In 1924, Glenwood Park in Minneapolis hosted the trials for the U.S. Olympic ski team. The success of this event prompted Minneapolis Park Superintendent Theodore Wirth to make a prediction in his report for that year. “The prospects are that the Olympic winter sports games will be held in Minneapolis in 1928 or 1932,” he declared.
Wirth’s optimism proved unfounded. The park that now bears his name would never see a full-fledged Olympic competition, though the city would continue to host Olympic trials for skiing and skating. City leaders failed to parlay community enthusiasm for winter sports into a bid to host the international games, perhaps because the city is rather short on the mountains necessary for alpine competition.
Yet even these geographic realities could not extinguish the Olympic dream in Minneapolis. Twenty years after Wirth saw a winter Olympics in the near future for Minneapolis, a group of business leaders conceived a sophisticated campaign to bring the 1952 summer Olympics to the city. This effort had little to do with athletics. Instead, it was inspired by the widespread desire to resuscitate the reputation of the Mill City.
This scheme was hatched, according to two reporters from Esquire magazine who were covering the Olympic selection process, by “a few newspapermen in a popular Mill Town eatery back in 1944.” The city demonstrated its commitment to this offer by sending a team to Switzerland to make its case. It then hosted the 1946 NCAA track meet at the University of Minnesota , in the hopes of getting the track and field community in its camp. That same year, the city pulled out all the stops for a visit by Bo Eckelund, the Swedish delegate to the International Olympic Committee.
The city’s most impressive gambit, according to the Esquire journalists, was a slick pamphlet touting the Minneapolis Armory, the University of Minnesota Stadium, the Minneapolis Auditorium, Fort Snelling and Lake Minnetonka as venues for Olympic events.

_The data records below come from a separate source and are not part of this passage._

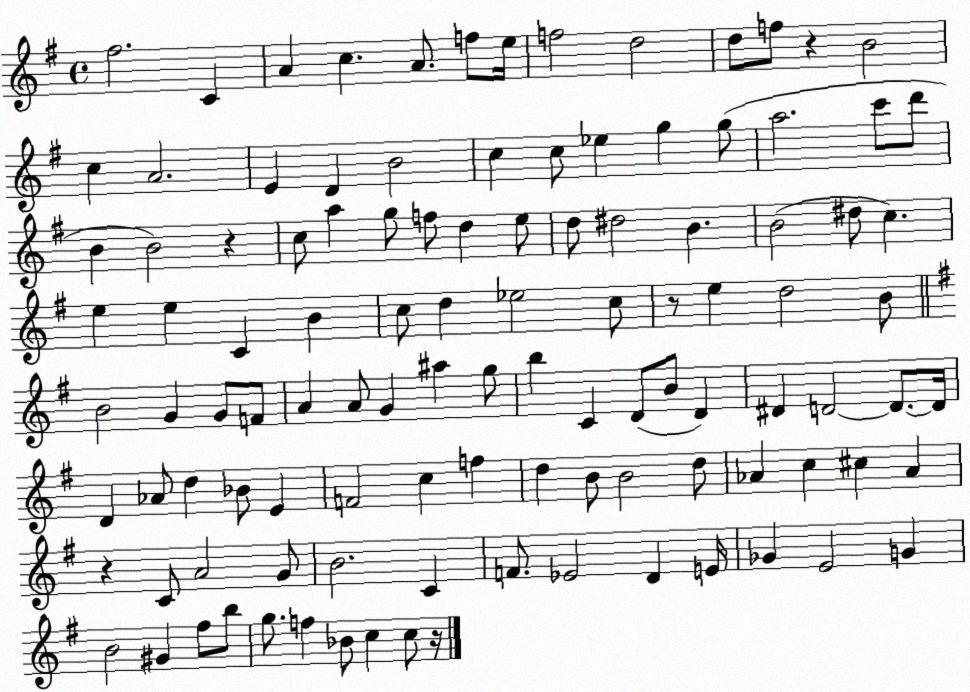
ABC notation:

X:1
T:Untitled
M:4/4
L:1/4
K:G
^f2 C A c A/2 f/2 e/4 f2 d2 d/2 f/2 z B2 c A2 E D B2 c c/2 _e g g/2 a2 c'/2 d'/2 B B2 z c/2 a g/2 f/2 d e/2 d/2 ^d2 B B2 ^d/2 c e e C B c/2 d _e2 c/2 z/2 e d2 B/2 B2 G G/2 F/2 A A/2 G ^a g/2 b C D/2 B/2 D ^D D2 D/2 D/4 D _A/2 d _B/2 E F2 c f d B/2 B2 d/2 _A c ^c _A z C/2 A2 G/2 B2 C F/2 _E2 D E/4 _G E2 G B2 ^G ^f/2 b/2 g/2 f _B/2 c c/2 z/4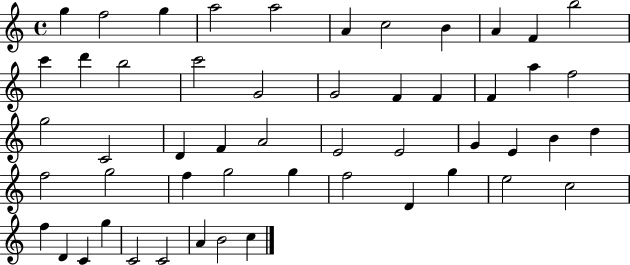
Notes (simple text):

G5/q F5/h G5/q A5/h A5/h A4/q C5/h B4/q A4/q F4/q B5/h C6/q D6/q B5/h C6/h G4/h G4/h F4/q F4/q F4/q A5/q F5/h G5/h C4/h D4/q F4/q A4/h E4/h E4/h G4/q E4/q B4/q D5/q F5/h G5/h F5/q G5/h G5/q F5/h D4/q G5/q E5/h C5/h F5/q D4/q C4/q G5/q C4/h C4/h A4/q B4/h C5/q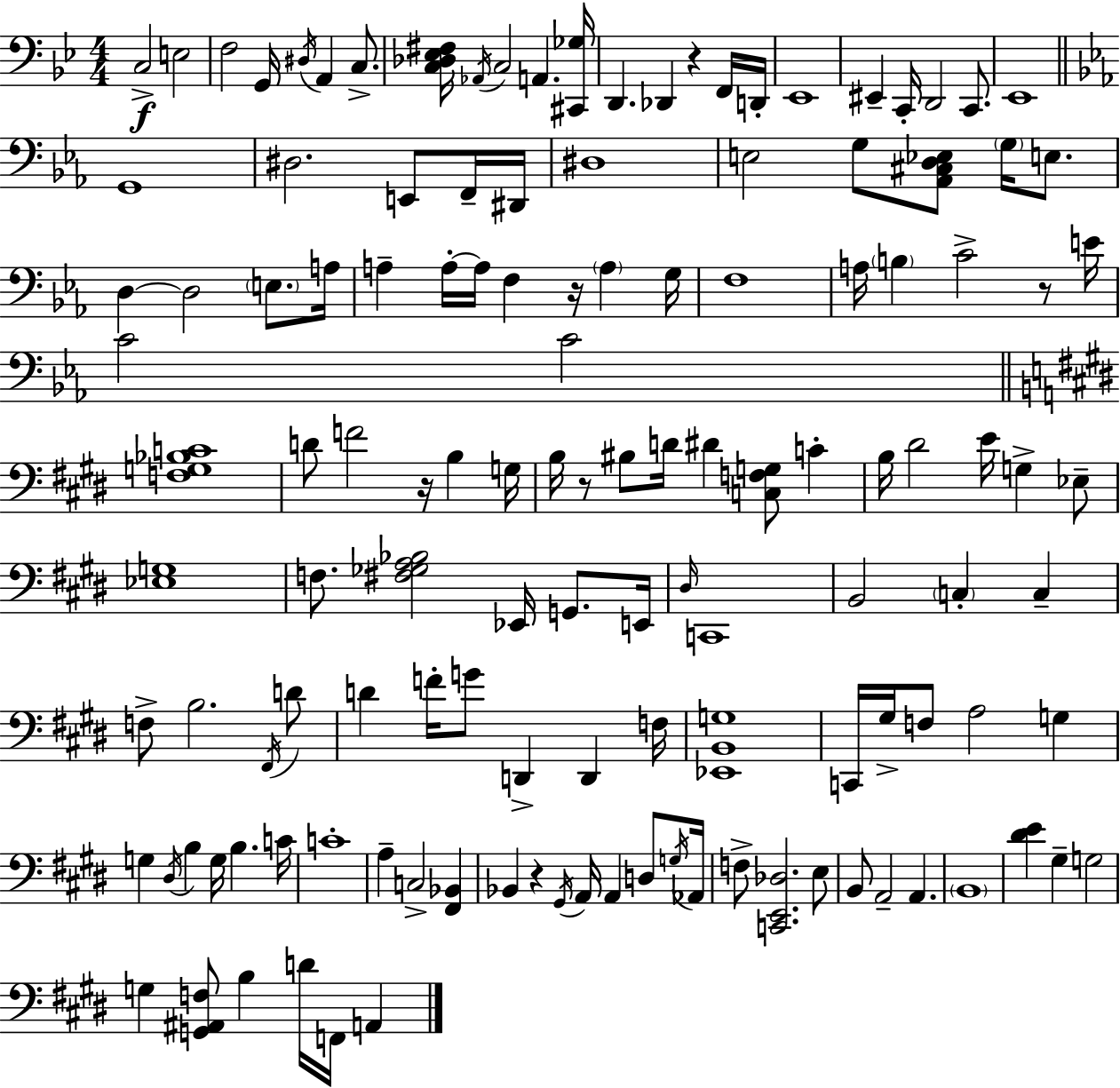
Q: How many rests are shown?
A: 6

It used spare text and modern graphics to show how the city already had “every major facility necessary to the traditionally fine conduct of this great international event” and could easily “construct or adapt other facilities required.” Printed in English, French and Spanish, the booklet was delivered by air mail to athletic officials throughout the world. “You can wager your gold fillings that such a gimmick cost a mound of dough,” the Esquire writers asserted in April, 1947.
Their description made no mention of the still obscure mayor of Minneapolis, Hubert H. Humphrey, the only politician on the Olympic Invitation Committee of Minneapolis. One year after their dispatch, Humphrey burst onto the national political scene when he delivered a clarion call for civil rights to the 1948 Democratic National Convention. Like former Newark mayor Corey Booker today, the young chief executive of Minneapolis proved expert at garnering headlines. Journalists of the time described him as a “brash, young tornado” and the “most extraordinary politician that Minnesota produced in fifty years.”
As soon as he moved into Minneapolis City Hall, Humphrey began working with the powerful business community to repair the civic reputation of Minneapolis. Since Lincoln Steffens had illuminated the city’s dysfunction in his “Shame of the Cities” series for McClure’s magazine in 1903, Minneapolis had been dogged by dark associations with organized crime, political corruption, labor strife and racial intolerance. Humphrey focused on changing the city’s social climate. He combined vigorous support for racial justice with a fresh intolerance for gangsters and political radicals, whose influence had waxed since the success of the Teamsters’ Strike in 1934. The Olympic Invitation Committee–along with an effort to convince the new United Nations to locate in the Mill City –was undoubtedly part of Humphrey’s larger effort.
These aspiring Olympic hosts believed that the glow of an Olympic torch would banish shadows cast over the city by corruption, intolerance, and employer repression. Ten days of athletic contests and international fellowship would recast the city as a commercial powerhouse and “great vacation area of 10,000 lakes, temperate climate and hospitable people,” in the words of their brochure. The benefits of this transformation were obvious to the business community, which thought that a Minneapolis Olympics would conjure up warm associations for consumers weighing the merits of Cheerios versus Quaker Oats.
The American journalists covering the selection process thought Minneapolis faced its stiffest competition from Detroit, another town with a powerful business community and a highly developed public relations machine. But when the 1948 International Olympic Committee convened in Stockholm, the Mill City lost out to Helsinki, Finland. Olympic organizers were eager to find a location where athletes from east and west could compete, transcending tensions between the United States and the USSR. The escalating Cold War meant that geopolitical concerns outstripped American salesmanship.
Material for this column–including the brochure from the Olympic Invitation Committee of Minneapolis– is from the vertical files at the Minneapolis Collection, Hennepin County Central Library. The quote from Theodore Wirth is from David C. Smith’s Minneapolis Park History.